Passage provided: Begin

The setting sun streaked the sky red above the sand dunes by the harbor. It was Friday in this fishing village about 25 miles south of Santa Cruz. Although warmed by dinner and wine from Phil's Fish Market & Eatery, we still needed sweatshirts in the crisp air of dusk. Overhead, huge flocks of pelicans circled. They traveled in a sweeping arc over Monterey Bay until, by some unspoken agreement, they descended to low rock pilings where seemingly thousands had already retired for the night.
Fishing trawlers and gill-net boats were silhouetted in the harbor, their engines still. Beyond lay the mouth of Elkhorn Slough, a salt-marsh wetland that stretches across more than 4,000 acres and supports almost 300 species of resident and migratory birds. About 1,440 of those acres constitute the Elkhorn Slough National Estuarine Research Reserve, one of only 25 such reserves in the country.
As we turned toward our car, my partner, Leah, took hold of my arm. She said the only place she had seen as many birds was the Galapagos. How, she asked, had I thought to come here?
We have driven up and down the state innumerable times, stopping at can't-miss places like the Santa Cruz boardwalk, the Monterey Bay Aquarium and Hearst Castle and wondering about turnoffs along the way. Moss Landing and Elkhorn Slough promised something out of the ordinary: a funky seaside town and the opportunity to see wildlife in the wetlands.
Last month we flew into San Jose on a Friday morning, rented a car and drove south, first down Highway 17, then Highway 1. We stopped for lunch in Capitola at Gayle's, which has a nice retro ambience: Formica tables and countertops, curtains made from vintage tablecloths. We carried our order -- a spicy Texas barbecued chicken sandwich, turkey on focaccia and fruit salad -- to the patio and relaxed in the sun.
Our next stop was neighboring Aptos and Sand Rock Farm, a B&B; run by the mother-daughter team of Kris and Lynn Sheehan. Its Web site had drawn our attention because it listed Lynn's credits as a chef, including stints at the respected Bay Area restaurants Postrio, Citron, Rubicon and Mecca.
When we pulled into the gravel driveway of Sand Rock Farm, we could not believe our good luck. Shaded by redwoods and live oaks, the two-story, white-clapboard farmhouse was larger and more picturesque than we expected: 10 acres of quiet gardens and woodland, an inviting redwood deck and an enclosed wraparound porch.
Kris recounted the history of the property while showing us around. Dr. August Liliencrantz, an Oakland surgeon, built a small cottage, barn and vineyard on 1,000 acres he purchased from his friend Claus Spreckels, the sugar baron. Liliencrantz's son later took over the property, built a larger farmhouse in 1910 and, with Prohibition looming, shut down the wine operation and moved into cattle ranching. By the time the Sheehans bought the farmhouse two years ago, it had fallen into disrepair, requiring a year of renovation.

Passage provided: End
Entries provided: Begin

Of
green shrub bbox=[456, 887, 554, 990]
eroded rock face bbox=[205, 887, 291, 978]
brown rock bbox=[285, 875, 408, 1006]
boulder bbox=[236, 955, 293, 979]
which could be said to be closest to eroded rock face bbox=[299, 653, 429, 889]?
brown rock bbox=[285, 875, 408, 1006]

Entries provided: End

Problem
Name every Bay Area restaurant listed in the passage about the trip to Moss Landing as a place where Lynn worked as a chef.

Problem solution
Postrio, Citron, Rubicon, Mecca